As we long for the ‘real thing’ on Sundays, perhaps God is showing us that we should feel that longing all the time, says Jonathan Saunders

A four-year-old boy in my church said to me the other day: “When the virus is over, we’ll all meet again for church like normal.” He perfectly expressed the deep longing I’ve been wrestling with over the past few months. I have wanted so much to get back to ‘normal’ – to meet together, sing together, hear the Bible taught together.

As a church worship director, I’ve felt a profound sense of loss and dissatisfaction as we’ve taken church online. Sure, I’ve been blessed by seeing so many people’s faces, by singing along, joining in with reciting the liturgy and listening to the scripture and sermon, but it’s not the ‘real stuff’ of gathered worship.

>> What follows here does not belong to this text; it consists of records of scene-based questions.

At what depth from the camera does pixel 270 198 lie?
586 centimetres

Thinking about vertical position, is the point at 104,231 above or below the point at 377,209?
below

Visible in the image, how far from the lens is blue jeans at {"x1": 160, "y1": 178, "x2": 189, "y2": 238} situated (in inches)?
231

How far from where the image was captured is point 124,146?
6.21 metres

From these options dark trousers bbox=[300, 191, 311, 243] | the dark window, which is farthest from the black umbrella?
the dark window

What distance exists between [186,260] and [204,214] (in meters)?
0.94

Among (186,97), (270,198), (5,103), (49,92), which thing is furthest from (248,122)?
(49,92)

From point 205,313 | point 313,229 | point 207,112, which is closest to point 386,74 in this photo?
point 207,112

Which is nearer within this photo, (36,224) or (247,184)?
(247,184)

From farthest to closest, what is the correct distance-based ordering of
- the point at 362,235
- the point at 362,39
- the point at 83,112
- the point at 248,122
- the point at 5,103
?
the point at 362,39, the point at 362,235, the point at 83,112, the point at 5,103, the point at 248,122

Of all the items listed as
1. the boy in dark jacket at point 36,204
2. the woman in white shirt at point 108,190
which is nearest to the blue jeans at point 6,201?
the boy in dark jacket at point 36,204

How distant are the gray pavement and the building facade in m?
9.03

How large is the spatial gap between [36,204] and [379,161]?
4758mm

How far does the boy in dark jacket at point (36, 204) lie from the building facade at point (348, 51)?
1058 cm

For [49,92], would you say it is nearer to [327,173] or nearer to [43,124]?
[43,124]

It is hard to understand why God would take gathered worship away from his church at this time – why this could possibly be a good thing. But perhaps one thing the Lord is doing is pointing us to something better. As we long for the ‘real thing’ on Sundays, maybe God is showing us we should feel that longing all the time.

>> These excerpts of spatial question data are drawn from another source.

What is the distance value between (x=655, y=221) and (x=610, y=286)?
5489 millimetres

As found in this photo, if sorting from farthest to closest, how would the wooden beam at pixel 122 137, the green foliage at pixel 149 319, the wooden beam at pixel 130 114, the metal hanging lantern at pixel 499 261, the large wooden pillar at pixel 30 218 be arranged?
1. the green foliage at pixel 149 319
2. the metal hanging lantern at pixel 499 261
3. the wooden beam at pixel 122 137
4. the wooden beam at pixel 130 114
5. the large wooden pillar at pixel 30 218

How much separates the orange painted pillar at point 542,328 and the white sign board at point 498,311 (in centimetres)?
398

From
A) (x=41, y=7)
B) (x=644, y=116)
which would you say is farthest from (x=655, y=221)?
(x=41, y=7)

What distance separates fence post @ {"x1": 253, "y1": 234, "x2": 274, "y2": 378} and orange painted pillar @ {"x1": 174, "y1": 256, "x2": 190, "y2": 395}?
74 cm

In short, online church points us to heaven. Not because heaven is a disembodied existence of never-ending Zoom calls (please God, no!), but because online church is to ‘normal’ church as ‘normal’ church is to the heavenly gathering.

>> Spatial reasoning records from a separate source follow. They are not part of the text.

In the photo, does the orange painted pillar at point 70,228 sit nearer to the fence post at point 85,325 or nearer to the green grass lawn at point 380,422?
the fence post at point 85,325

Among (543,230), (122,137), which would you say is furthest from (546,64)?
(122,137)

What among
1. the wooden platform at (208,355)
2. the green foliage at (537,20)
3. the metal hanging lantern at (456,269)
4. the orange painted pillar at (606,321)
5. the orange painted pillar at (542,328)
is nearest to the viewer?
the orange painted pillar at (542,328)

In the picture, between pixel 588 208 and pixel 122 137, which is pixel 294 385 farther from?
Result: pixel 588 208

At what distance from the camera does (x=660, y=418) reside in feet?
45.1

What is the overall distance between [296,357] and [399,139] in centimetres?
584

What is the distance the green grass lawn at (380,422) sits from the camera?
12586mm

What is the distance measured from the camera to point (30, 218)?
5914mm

When I lead singing at our church in London on a normal Sunday, I look out and see people’s faces and hear people’s voices. People of different ages, ethnicities, nationalities, social backgrounds, singing abilities, people I love and who love me, all joining together in one song. Unity in diversity. It’s a picture of the gospel as God brings different people together to worship him. Now during lockdown I look down a camera lens to pre-record the music.

I love joining with my united and diverse community as we humble ourselves before God and confess our sin to him, come to him in prayer, and declare our faith through the creed. But now we watch on a screen and only hear our own voices with the leader.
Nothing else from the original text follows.